Clustering with Few Disks to Minimize the Sum of Radii
Mikkel Abrahamsen, Sarita de Berg, Lucas Meijer, André Nusser, Leonidas Theocharous
TL;DR
This work investigates the $k$-MinSumRadius clustering problem in the plane and beyond, focusing on small $k$ where practical exact algorithms are attainable. The authors reveal a surprisingly simple separator structure: in an optimal solution there exists a line from a linear set of candidates that separates one cluster from the rest, enabling efficient evaluation via dynamic minimum enclosing disks/balls. They achieve near-linear time for $2$-MinSumRadius in the plane with $O(n \log^2 n \log^2 \log n)$ expected time and extend to constant dimensions with $O\left(n^{2-1/(\lceil d/2\rceil+1)+\varepsilon}\right)$ time; they also obtain a near-quadratic plane algorithm for $3$-MinSumRadius with $O(n^2 \log^2 n \log^2 \log n)$ expected time.

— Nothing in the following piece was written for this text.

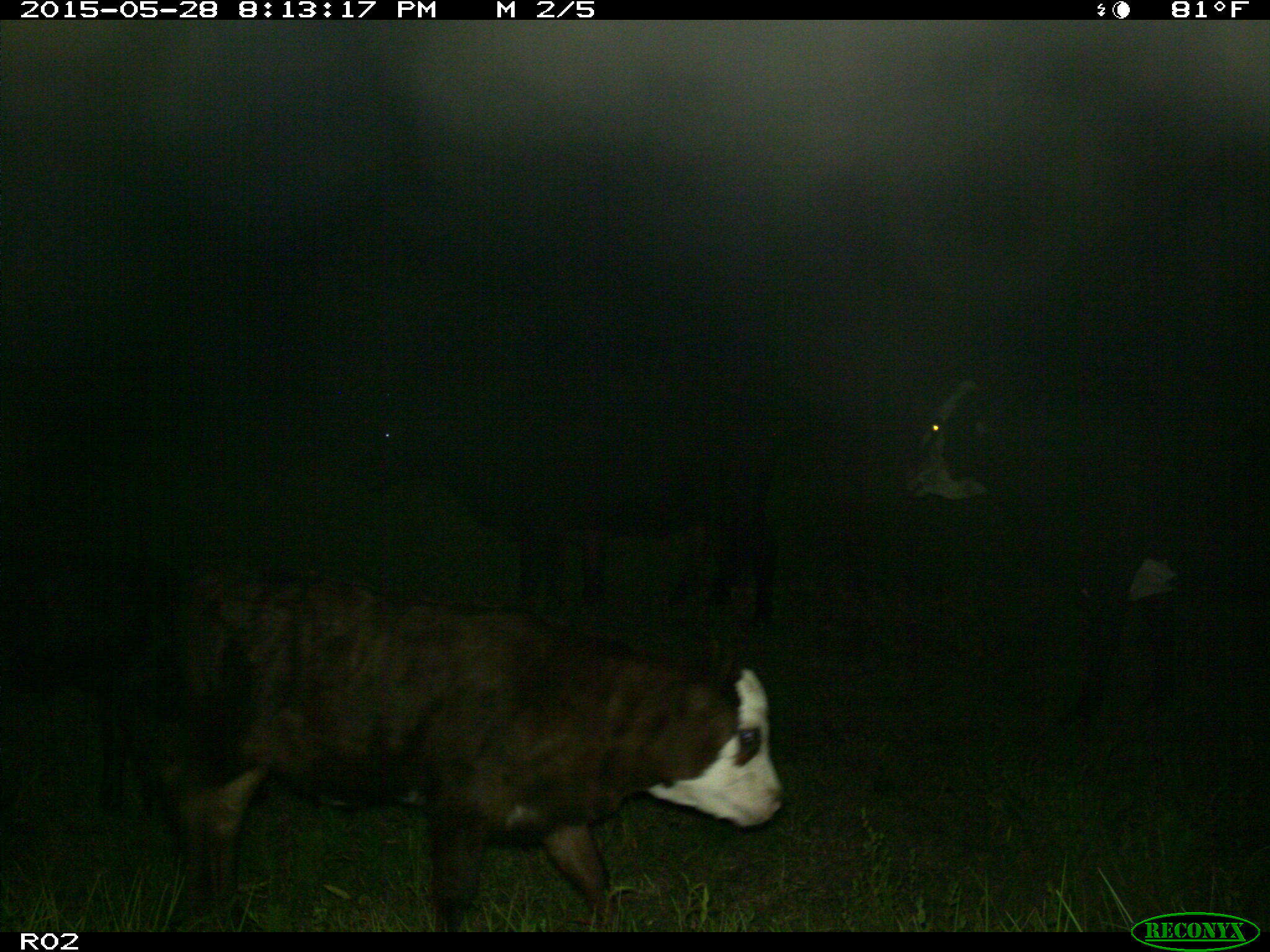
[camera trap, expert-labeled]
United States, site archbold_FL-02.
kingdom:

The core idea—limiting the search to a linear set of separators and dynamically maintaining MECs—offers a path toward more scalable exact clustering in geometric settings and highlights separator-based techniques for related problems.
Abstract
Given a set of $n$ points in the Euclidean plane, the $k$-MinSumRadius problem asks to cover this point set using $k$ disks with the objective of minimizing the sum of the radii of the disks. After a long line of research on related problems, it was finally discovered that this problem admits a polynomial time algorithm [GKKPV~'12]; however, the running time of this algorithm is $O(n^{881})$, and its relevance is thereby mostly of theoretical nature. A practically and structurally interesting special case of the $k$-MinSumRadius problem is that of small $k$. For the $2$-MinSumRadius problem, a near-quadratic time algorithm with expected running time $O(n^2 \log^2 n \log^2 \log n)$ was given over 30 years ago [Eppstein~'92]. We present the first improvement of this result, namely, a near-linear time algorithm to compute the $2$-MinSumRadius that runs in expected $O(n \log^2 n \log^2 \log n)$ time. We generalize this result to any constant dimension $d$, for which we give an $O(n^{2-1/(\lceil d/2\rceil + 1) + \varepsilon})$ time algorithm. Additionally, we give a near-quadratic time algorithm for $3$-MinSumRadius in the plane that runs in expected $O(n^2 \log^2 n \log^2 \log n)$ time. All of these algorithms rely on insights that uncover a surprisingly simple structure of optimal solutions: we can specify a linear number of lines out of which one separates one of the clusters from the remaining clusters in an optimal solution.